Friday, 29 January 2010

Impact of Gmail hack attempts on email marketing.

As Gmail tighten up their security following the recent hack attempts on their webmail service in China I take a look at the impact this may have on email marketers.

Last week, one of my first calls was from a worried client who had sent some test emails to his Gmail account ahead of the rest of his campaign but had found none of the images would display. On testing the same creative to other mail clients we couldn't replicate the problem - was there a problem with Gmail?
This is one of those occasions where politics have indirectly had an impact on email marketing. With the release of Internet Explorer 8, Microsoft changed the their warning about displaying secure and non secure content. These days, if you access a secure website (https), but that website attempts to load content such as images from an non-secure location (http), you're given a slightly annoying warning:


Internet Explorer has given a warning about mixed content types for as long as I can remember, however in Internet Explorer 8 we're encouraged to block non-secure content. This is the opposite of earlier versions where the default option was to view everything.

So how is this, politics, and email marketing related? As has been widely documented, recent attempts to hack Gmail accounts in China resulted in the company reviewing its international strategy. Google also appear to have tightened up their security and have updated user settings so that on logging on, as a default, you'll now connect via https. This setting can be changed in the Gmails settings page after logging in.

If your email campaign has linked graphics (rather than embedded), chances are that your server won't be using a secure connection. If your email recipient attempts to log in to Gmail using their secure URL (https://mail.google.com) and your email contains images linked from a non-secure location then Internet Explorer 8 will give the warning above. If the recipient simply clicks the default button (Yes), they will inadvertently block non-secure content and whilst your HTML will display just fine, your images won't.

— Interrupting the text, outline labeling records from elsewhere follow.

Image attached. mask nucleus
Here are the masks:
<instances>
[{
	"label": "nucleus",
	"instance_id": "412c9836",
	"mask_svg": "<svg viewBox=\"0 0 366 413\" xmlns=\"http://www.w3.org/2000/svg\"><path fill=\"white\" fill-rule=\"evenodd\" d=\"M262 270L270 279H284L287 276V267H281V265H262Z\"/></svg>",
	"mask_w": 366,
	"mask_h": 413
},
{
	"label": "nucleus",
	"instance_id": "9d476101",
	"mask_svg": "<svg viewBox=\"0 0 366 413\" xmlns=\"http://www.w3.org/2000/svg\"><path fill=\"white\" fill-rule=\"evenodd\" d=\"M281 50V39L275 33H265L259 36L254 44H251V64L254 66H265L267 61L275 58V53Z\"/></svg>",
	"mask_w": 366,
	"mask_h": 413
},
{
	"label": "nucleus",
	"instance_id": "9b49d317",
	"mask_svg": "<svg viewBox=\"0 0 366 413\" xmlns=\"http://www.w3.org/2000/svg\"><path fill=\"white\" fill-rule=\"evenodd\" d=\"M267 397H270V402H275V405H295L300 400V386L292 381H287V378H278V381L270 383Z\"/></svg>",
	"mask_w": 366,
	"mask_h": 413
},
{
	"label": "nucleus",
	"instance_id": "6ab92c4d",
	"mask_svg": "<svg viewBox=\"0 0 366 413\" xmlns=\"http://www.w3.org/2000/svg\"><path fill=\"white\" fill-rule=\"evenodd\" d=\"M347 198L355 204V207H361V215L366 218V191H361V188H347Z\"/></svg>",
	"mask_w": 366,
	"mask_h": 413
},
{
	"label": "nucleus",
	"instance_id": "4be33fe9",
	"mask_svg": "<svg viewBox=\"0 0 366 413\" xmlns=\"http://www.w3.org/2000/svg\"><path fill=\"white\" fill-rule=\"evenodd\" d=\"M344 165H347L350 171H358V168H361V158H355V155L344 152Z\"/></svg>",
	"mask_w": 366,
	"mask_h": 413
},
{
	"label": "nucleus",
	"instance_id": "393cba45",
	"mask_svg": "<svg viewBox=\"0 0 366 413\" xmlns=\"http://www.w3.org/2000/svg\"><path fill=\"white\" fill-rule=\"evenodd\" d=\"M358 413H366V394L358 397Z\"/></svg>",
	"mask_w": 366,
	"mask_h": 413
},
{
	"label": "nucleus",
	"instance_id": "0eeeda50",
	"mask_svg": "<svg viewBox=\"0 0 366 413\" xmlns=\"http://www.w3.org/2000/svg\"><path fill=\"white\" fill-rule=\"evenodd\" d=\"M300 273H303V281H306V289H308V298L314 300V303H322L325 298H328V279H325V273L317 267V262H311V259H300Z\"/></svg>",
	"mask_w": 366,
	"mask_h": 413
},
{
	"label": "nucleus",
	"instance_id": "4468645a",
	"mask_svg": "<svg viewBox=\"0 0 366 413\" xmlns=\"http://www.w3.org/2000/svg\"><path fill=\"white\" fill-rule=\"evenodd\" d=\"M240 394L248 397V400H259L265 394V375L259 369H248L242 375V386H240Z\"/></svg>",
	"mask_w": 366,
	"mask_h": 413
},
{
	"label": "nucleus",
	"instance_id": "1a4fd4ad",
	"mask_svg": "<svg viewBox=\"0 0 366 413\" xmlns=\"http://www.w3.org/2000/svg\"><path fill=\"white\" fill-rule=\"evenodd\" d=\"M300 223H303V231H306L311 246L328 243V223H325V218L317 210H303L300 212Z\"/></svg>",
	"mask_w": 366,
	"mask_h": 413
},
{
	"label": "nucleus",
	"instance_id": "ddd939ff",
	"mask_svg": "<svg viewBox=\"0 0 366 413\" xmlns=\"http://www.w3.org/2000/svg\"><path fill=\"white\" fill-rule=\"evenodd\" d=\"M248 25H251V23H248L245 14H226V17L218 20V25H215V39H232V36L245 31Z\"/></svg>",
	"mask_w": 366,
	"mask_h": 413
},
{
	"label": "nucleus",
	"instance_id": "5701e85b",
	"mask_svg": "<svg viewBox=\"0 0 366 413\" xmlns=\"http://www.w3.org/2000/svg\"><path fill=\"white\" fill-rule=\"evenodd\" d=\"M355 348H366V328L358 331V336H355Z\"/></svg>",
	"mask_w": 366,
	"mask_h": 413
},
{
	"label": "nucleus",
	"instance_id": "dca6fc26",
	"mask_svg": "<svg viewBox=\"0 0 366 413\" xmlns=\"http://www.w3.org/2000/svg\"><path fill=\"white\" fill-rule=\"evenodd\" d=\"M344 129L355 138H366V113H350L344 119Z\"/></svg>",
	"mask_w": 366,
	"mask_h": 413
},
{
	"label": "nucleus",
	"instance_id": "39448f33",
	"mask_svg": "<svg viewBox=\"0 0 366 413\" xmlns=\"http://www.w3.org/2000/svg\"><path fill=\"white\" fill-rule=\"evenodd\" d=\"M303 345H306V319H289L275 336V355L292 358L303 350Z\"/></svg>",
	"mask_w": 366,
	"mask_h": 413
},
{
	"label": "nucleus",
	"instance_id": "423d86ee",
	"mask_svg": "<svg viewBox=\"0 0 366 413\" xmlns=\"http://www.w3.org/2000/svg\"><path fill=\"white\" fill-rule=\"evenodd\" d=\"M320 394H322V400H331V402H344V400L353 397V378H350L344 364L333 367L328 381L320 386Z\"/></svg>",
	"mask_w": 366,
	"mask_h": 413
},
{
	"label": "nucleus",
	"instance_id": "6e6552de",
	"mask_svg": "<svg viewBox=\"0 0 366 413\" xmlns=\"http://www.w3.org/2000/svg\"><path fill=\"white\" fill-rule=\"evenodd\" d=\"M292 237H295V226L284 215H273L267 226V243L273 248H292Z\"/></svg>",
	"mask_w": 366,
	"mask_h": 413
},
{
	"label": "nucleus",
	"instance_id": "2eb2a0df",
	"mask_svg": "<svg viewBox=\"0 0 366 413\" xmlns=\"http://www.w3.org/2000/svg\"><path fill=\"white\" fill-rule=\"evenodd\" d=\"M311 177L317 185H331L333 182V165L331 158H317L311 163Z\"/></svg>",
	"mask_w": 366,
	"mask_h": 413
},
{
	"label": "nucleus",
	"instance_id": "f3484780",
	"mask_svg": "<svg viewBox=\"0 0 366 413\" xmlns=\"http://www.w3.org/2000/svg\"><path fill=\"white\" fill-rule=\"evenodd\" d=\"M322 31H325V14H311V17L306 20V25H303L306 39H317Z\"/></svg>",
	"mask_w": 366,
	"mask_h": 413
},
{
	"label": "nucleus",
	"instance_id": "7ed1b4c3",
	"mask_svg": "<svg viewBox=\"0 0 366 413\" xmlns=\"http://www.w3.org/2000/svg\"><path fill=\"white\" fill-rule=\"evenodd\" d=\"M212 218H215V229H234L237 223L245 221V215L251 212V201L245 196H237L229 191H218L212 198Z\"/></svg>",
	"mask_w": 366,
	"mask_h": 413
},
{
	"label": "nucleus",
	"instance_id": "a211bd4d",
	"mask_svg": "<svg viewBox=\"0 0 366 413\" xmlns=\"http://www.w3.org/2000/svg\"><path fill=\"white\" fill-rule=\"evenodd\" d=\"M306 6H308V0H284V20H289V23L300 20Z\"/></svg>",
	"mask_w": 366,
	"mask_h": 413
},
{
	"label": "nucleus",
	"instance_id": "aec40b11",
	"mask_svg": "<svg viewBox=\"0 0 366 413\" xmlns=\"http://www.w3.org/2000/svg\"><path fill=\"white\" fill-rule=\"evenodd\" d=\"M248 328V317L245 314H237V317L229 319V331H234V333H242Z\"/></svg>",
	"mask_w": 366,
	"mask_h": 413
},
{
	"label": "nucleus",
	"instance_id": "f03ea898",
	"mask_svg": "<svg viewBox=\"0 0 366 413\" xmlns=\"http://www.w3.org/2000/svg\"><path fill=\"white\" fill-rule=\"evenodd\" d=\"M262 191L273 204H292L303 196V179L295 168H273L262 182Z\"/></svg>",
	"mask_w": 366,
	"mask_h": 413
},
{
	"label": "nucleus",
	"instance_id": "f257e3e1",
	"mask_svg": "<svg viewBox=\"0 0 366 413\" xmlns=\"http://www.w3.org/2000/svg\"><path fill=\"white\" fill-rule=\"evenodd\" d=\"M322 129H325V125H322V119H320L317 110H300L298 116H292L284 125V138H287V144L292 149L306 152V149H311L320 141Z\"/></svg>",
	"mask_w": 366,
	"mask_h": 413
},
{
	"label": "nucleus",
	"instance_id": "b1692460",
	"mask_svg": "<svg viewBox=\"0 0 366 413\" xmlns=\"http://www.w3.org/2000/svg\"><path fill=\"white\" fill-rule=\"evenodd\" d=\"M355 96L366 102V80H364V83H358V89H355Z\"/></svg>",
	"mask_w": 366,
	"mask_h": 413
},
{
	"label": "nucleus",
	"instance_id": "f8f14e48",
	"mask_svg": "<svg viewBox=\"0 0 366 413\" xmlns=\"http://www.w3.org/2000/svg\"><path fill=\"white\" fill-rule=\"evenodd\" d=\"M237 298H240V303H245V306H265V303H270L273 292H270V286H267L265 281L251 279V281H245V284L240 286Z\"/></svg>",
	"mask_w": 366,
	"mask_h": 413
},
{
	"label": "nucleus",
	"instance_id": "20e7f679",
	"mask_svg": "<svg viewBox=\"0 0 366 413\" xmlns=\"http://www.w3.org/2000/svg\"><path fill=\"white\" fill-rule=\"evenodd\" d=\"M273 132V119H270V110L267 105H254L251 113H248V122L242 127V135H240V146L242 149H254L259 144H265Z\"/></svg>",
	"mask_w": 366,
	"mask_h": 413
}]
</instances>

And this could well have other ramifications - if Google are defaulting to secure connections, what other mail providers will follow? Chances are that this would have happened anyway, but now it seems inevitable. So with rapid adoption of Internet Explorer 8 amongst users not quite so technical savvy as the rest of us you may need to invest in an SSL certificate for your server. That, or start embedding images in your emails instead of linking to them, which may have other pitfalls.

Of course, the smart people amongst you may already have done away with Internet Explorer completely. But are those the people you're targeting in your campaigns?